Annaly Capital disposes of $6.4 billion in mortgage bonds

Annaly Capital Management Inc. (NLY), which manages a portfolio of mortgage-backed securities, posted a GAAP net loss of $91.2 million, or 10 cents a share, for the second quarter ending June 30.

That is down from a net income of $120.8 million, or 14 cents a share, for the year earlier quarter and from the company’s GAAP net income of $901.8 million in the first quarter of this year.

If it had not been for unrealized gains or losses on interest rate swaps and agency interest-only mortgage-backed securities, Annaly Capital’s net income for the second-quarter would have hit $546.2 million, or 55 cents a share, compared to $587.5 million, or 71 cents a share, for the year ago quarter.

In the most recent quarter, Annaly Capital sold off $6.4 billion in agency mortgage-backed securities and debentures, resulting in a gain of $94.8 million.

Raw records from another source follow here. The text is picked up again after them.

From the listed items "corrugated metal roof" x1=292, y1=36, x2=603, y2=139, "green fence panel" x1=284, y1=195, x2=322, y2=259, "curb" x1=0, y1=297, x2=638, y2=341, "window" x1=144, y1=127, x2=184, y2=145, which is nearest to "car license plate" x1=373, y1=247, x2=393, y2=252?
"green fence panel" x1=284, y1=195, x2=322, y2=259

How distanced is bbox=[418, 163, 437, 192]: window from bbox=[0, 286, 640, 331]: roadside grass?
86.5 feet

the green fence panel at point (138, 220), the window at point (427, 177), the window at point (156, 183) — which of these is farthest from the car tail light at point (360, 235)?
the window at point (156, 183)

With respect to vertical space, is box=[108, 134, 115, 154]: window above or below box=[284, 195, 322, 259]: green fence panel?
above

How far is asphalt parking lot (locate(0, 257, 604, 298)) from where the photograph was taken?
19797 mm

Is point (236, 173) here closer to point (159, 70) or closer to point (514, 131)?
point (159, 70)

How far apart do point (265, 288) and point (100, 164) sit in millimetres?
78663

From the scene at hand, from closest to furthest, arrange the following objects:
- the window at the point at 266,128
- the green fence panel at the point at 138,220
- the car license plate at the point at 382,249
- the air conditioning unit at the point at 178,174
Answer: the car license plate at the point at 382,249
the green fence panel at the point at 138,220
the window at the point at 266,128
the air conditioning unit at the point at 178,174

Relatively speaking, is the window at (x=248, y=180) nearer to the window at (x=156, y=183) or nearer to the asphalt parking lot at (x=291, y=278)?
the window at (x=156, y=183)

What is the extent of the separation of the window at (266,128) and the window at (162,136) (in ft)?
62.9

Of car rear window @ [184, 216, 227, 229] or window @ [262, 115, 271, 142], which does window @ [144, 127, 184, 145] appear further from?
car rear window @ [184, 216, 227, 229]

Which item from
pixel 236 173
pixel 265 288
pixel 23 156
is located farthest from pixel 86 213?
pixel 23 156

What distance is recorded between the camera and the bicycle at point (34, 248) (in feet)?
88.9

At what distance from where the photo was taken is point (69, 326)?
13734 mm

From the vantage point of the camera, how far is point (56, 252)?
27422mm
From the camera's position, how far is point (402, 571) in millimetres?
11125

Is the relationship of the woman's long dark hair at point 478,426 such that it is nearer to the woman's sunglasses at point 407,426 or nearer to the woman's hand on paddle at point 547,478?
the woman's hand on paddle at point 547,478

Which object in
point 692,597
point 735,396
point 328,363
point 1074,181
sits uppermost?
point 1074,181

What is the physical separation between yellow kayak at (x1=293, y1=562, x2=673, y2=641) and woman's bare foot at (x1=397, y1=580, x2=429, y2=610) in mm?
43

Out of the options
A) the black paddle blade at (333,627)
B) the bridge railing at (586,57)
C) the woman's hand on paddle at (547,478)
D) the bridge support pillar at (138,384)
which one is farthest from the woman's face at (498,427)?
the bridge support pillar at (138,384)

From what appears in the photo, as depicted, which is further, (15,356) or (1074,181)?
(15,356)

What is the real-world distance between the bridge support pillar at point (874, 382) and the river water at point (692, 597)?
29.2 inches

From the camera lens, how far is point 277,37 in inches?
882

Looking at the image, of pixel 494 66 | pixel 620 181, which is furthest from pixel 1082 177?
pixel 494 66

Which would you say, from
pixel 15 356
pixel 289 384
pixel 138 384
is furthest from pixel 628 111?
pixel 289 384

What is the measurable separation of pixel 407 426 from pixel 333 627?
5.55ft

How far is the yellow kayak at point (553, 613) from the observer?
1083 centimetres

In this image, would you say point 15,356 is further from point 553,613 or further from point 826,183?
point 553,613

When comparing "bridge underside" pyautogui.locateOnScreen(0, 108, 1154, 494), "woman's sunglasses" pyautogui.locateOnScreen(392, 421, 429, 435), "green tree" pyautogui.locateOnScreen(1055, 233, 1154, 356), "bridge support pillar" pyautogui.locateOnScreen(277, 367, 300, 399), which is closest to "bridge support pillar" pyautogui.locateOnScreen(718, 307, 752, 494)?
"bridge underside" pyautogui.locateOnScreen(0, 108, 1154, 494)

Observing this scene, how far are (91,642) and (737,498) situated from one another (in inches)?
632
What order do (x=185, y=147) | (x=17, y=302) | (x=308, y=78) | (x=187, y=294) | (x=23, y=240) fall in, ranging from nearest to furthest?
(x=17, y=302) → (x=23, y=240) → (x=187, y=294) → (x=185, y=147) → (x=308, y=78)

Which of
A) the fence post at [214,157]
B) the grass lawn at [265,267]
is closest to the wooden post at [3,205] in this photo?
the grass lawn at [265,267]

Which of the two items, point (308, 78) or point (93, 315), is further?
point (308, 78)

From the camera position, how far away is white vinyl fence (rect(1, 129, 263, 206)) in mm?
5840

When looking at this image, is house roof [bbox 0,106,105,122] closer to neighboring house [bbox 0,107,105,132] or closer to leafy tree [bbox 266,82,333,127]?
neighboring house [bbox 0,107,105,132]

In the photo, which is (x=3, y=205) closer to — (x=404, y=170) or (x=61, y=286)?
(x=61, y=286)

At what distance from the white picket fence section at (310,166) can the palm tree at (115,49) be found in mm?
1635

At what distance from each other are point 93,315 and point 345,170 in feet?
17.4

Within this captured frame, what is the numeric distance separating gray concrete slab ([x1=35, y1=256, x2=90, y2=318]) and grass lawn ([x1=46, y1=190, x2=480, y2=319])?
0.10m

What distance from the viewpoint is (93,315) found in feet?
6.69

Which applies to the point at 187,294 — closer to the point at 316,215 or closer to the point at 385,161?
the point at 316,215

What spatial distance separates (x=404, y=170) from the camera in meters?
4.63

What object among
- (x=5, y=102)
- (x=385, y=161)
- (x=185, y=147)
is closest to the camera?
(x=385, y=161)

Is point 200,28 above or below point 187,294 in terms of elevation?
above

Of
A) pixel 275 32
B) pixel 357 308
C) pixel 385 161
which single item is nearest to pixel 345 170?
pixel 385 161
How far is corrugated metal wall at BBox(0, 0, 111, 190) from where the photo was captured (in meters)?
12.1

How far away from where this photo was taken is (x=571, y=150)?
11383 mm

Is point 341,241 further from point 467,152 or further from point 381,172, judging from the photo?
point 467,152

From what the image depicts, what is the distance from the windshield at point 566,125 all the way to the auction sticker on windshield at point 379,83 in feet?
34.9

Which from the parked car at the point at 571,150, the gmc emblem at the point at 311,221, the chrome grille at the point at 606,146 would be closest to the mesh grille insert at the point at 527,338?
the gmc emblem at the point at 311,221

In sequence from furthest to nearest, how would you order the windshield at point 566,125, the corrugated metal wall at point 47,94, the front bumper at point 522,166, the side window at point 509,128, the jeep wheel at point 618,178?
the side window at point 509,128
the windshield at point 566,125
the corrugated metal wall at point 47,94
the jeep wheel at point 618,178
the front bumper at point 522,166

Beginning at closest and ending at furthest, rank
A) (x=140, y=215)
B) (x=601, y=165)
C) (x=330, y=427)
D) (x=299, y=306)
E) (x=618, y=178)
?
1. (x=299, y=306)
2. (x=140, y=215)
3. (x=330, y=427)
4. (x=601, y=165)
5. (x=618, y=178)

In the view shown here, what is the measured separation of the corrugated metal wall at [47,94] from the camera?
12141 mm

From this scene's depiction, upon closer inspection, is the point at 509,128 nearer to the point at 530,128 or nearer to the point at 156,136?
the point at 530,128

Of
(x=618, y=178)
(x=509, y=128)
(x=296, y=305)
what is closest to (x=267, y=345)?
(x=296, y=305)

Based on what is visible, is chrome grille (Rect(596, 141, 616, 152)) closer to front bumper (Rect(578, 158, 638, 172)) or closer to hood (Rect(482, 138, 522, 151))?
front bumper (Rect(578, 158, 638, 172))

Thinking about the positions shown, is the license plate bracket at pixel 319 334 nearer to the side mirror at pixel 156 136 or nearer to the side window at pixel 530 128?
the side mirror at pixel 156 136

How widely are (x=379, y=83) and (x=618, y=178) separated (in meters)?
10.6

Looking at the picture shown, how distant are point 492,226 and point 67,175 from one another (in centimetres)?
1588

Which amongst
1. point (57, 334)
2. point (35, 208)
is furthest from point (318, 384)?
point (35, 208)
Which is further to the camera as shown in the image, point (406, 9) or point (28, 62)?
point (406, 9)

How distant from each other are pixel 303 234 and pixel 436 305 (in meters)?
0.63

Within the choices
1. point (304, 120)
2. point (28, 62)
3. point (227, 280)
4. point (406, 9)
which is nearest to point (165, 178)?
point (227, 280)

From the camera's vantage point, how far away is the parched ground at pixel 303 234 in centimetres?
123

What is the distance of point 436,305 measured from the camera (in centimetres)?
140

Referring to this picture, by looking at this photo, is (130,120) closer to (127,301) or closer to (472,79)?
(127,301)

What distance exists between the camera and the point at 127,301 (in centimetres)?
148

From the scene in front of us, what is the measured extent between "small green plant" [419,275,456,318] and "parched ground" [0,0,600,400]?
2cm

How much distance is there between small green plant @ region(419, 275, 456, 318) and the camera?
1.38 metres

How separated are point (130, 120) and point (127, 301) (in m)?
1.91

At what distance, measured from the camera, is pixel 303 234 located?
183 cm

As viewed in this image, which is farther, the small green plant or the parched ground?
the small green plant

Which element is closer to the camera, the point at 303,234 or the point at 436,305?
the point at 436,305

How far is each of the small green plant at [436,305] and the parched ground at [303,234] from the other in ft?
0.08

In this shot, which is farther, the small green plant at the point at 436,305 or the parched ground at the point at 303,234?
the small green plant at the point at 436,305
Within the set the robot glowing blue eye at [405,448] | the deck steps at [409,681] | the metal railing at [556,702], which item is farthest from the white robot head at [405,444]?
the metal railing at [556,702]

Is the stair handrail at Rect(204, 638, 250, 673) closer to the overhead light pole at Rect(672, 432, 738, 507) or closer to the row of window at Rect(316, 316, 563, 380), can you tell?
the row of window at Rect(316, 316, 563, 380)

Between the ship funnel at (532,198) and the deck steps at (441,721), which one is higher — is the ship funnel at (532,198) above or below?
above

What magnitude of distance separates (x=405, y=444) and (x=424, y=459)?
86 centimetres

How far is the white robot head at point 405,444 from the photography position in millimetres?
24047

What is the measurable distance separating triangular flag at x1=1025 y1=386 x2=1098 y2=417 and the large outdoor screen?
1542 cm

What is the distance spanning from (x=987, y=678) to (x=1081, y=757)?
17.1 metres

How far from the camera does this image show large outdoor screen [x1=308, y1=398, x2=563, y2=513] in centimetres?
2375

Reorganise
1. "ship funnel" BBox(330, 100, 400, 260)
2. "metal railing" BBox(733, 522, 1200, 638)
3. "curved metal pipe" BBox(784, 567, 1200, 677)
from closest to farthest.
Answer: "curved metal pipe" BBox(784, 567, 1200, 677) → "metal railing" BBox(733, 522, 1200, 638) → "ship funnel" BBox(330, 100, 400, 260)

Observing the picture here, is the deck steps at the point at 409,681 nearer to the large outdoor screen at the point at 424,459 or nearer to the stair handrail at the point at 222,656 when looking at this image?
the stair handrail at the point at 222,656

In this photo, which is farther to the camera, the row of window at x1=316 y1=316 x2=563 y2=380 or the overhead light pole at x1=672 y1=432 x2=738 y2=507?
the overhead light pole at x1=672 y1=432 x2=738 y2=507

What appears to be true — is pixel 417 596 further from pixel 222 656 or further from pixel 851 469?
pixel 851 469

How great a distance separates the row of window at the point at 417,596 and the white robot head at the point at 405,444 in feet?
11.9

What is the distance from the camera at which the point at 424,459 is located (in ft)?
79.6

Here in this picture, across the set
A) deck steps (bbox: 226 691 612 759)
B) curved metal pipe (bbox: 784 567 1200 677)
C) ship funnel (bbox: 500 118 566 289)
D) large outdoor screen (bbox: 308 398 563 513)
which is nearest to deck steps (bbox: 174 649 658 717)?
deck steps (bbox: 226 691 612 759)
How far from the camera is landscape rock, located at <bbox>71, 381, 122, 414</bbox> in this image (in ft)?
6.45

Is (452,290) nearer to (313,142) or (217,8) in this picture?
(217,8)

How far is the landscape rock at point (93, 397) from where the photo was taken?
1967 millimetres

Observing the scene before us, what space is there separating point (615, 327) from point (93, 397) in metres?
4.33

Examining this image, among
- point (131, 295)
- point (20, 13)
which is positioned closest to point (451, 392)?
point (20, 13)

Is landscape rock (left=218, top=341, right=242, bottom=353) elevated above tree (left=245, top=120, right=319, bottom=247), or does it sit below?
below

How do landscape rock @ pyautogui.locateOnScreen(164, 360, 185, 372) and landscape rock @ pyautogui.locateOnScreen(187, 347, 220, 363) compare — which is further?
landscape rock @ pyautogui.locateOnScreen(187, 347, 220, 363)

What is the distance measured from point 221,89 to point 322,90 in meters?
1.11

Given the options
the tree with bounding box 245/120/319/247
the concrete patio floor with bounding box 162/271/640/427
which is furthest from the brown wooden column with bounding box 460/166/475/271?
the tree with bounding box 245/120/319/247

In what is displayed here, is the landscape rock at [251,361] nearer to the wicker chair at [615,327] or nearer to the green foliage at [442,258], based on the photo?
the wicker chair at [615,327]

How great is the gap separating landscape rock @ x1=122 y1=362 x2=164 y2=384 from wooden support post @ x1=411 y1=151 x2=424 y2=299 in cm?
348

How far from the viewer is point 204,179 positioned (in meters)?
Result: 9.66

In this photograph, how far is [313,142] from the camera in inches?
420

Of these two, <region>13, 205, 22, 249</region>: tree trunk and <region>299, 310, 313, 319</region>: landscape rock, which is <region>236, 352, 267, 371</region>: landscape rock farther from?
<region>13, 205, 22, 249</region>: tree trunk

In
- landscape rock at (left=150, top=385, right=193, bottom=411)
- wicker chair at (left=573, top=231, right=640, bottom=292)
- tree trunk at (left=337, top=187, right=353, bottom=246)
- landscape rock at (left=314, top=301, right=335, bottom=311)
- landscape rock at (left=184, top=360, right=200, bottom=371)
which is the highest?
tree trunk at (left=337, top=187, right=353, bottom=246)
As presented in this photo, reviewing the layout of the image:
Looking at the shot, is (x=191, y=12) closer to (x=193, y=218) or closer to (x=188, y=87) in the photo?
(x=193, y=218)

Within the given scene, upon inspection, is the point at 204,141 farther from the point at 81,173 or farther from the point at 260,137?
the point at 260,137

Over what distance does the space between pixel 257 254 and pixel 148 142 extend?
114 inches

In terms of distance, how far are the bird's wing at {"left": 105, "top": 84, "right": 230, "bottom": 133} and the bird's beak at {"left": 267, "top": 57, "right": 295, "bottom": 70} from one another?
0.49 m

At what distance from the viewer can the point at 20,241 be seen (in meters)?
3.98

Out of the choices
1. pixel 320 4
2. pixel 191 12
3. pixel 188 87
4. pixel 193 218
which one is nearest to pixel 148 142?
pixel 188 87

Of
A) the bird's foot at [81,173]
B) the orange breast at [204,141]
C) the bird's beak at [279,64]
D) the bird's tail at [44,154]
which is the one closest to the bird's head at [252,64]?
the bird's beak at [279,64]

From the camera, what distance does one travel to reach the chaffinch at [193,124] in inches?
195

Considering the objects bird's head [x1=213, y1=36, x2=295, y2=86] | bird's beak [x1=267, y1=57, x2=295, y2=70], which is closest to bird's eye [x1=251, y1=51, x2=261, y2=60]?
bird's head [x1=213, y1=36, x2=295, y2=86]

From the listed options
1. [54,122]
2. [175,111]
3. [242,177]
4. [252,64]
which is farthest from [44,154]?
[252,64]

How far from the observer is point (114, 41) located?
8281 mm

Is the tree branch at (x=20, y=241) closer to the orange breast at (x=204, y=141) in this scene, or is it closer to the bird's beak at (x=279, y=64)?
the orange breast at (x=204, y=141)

“We continue to monitor and evaluate the challenges facing the Euro countries and their institutions, regulatory uncertainty about the function and structure of the global financial system and election-year brinksmanship on fiscal and tax policy,” said Michael Farrell, chairman, CEO and president of Annaly.

He added, “In addition, we see long-term risks related to the general direction of monetary policy and its effect on the financial markets. Our concerns about embedded risks in the markets continues to be reflected in the way we manage the company.”

By the end of the second quarter, fixed-rate MBS and agency debentures made up 92% of the company’s portfolio.